WHAT THE TASK ASKS: Every line that contains "Vietnam" must be located and copied from the data.

Collected data entries
================================

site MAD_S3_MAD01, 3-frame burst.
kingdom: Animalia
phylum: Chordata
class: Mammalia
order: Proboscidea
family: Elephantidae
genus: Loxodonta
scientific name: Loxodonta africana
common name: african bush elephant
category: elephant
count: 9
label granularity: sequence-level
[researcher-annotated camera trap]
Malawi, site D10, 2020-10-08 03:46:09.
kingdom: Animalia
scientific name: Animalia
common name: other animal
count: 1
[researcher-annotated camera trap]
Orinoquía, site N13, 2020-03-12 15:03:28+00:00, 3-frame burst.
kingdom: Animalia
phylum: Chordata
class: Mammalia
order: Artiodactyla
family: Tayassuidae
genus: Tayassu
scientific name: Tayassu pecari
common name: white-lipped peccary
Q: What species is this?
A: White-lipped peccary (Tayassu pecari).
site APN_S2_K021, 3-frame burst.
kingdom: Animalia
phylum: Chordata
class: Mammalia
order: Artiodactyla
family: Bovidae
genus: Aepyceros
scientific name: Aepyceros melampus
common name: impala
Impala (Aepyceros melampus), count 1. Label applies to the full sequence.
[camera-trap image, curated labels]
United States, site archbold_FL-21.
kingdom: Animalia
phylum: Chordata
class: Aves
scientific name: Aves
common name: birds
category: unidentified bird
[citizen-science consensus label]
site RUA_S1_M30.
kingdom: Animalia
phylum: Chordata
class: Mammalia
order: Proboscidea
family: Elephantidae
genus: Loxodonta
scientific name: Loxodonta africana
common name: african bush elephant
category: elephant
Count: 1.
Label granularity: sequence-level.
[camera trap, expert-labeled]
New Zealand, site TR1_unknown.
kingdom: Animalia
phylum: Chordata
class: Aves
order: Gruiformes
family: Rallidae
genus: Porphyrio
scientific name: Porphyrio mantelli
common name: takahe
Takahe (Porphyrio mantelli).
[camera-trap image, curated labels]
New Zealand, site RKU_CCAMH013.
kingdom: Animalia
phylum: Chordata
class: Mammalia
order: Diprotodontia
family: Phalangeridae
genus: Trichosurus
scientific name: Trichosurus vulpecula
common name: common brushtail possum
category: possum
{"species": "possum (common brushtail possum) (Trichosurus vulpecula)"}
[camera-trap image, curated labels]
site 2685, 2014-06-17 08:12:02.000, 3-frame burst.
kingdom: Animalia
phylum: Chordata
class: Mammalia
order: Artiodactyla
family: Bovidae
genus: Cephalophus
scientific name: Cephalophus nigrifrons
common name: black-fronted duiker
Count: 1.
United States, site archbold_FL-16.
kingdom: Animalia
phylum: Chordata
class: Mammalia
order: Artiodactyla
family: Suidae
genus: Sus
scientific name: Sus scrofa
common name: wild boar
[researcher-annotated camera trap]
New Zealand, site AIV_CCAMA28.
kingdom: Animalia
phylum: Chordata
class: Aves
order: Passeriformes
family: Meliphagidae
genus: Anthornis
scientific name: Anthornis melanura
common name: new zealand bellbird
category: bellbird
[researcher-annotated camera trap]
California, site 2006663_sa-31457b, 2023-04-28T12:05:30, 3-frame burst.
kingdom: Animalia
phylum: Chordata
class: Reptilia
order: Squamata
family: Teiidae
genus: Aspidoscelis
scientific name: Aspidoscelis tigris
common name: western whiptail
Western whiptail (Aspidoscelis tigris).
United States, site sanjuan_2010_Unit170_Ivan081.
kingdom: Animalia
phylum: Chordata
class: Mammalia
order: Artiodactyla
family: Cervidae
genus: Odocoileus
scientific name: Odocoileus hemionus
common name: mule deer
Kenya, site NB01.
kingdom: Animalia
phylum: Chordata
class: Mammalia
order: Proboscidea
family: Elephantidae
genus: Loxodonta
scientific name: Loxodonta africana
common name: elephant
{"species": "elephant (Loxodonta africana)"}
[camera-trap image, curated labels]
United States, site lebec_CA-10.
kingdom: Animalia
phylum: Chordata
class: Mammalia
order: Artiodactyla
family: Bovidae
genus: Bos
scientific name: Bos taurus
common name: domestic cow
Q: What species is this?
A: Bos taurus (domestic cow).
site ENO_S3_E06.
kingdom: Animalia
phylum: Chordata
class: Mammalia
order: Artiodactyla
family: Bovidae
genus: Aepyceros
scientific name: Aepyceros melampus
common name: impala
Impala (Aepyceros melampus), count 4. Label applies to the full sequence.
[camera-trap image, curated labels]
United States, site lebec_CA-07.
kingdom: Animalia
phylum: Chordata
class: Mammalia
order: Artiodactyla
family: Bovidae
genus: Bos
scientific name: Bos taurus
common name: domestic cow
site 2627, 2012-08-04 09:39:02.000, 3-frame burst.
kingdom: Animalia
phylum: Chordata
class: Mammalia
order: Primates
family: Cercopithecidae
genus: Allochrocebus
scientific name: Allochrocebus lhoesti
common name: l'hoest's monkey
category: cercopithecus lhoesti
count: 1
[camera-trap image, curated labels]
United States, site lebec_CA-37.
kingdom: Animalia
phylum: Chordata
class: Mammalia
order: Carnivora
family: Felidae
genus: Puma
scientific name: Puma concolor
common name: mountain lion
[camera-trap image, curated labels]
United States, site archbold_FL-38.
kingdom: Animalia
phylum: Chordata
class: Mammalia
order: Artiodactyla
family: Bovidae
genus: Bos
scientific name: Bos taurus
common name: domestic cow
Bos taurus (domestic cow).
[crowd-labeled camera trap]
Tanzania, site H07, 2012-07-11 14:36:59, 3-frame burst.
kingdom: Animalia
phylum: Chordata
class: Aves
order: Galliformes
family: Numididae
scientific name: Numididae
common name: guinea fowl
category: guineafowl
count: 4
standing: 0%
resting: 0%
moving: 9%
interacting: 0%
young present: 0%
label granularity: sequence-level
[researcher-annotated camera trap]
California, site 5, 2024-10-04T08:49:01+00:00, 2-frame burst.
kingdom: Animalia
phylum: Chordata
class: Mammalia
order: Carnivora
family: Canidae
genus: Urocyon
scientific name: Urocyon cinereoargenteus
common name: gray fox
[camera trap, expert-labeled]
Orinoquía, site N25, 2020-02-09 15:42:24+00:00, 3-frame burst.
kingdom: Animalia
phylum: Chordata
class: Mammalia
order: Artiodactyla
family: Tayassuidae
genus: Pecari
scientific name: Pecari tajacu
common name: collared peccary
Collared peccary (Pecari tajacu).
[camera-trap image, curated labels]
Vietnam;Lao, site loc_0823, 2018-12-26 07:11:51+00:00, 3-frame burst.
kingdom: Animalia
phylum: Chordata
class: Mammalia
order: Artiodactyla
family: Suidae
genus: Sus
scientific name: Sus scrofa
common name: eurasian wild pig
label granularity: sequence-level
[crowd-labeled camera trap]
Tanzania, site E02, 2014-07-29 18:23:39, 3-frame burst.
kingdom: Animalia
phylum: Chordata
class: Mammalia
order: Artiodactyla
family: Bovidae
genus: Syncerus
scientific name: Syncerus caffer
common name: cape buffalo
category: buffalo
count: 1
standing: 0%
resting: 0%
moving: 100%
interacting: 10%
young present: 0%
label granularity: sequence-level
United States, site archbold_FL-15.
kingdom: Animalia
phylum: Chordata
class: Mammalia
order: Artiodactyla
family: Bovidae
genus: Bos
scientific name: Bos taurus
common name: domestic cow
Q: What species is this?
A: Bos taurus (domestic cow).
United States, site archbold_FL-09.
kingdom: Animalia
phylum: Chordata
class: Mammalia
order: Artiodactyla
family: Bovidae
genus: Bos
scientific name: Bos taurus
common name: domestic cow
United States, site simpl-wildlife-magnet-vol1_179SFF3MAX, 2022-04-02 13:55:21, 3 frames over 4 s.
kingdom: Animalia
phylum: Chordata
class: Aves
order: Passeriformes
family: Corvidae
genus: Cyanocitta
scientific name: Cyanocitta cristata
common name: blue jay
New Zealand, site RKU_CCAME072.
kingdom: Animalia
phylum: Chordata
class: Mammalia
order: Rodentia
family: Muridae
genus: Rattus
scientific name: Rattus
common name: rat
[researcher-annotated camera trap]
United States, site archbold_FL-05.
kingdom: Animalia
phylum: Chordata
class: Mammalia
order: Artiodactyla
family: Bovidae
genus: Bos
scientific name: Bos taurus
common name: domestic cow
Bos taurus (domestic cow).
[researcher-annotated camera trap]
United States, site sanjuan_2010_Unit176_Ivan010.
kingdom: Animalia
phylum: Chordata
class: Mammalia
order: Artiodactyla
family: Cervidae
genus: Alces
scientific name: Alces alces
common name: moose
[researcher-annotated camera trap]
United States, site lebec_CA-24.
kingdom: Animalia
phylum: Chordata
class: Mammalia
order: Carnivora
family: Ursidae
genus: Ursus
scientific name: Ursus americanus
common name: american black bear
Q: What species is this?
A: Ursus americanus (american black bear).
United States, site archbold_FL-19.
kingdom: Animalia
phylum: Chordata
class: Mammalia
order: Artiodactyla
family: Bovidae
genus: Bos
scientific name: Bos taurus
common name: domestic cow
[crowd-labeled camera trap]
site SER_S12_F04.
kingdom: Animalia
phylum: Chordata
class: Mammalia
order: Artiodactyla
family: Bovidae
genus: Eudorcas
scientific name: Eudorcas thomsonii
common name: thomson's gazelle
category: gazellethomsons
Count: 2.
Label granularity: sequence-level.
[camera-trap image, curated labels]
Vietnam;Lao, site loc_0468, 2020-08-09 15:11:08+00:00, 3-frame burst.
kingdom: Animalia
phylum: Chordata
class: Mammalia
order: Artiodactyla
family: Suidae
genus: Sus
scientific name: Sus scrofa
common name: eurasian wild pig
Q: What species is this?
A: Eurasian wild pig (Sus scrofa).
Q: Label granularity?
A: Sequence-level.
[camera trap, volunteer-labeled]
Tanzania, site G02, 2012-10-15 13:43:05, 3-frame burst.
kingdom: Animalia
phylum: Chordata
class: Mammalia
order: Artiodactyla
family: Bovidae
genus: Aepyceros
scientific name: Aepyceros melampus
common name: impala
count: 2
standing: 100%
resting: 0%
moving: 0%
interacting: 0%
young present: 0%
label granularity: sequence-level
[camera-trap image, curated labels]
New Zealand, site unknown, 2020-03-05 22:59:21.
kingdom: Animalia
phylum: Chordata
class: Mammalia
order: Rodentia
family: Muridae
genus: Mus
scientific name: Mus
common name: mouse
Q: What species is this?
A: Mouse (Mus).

================================

PROBLEM SOLUTION:
Vietnam;Lao, site loc_0823, 2018-12-26 07:11:51+00:00, 3-frame burst.
Vietnam;Lao, site loc_0468, 2020-08-09 15:11:08+00:00, 3-frame burst.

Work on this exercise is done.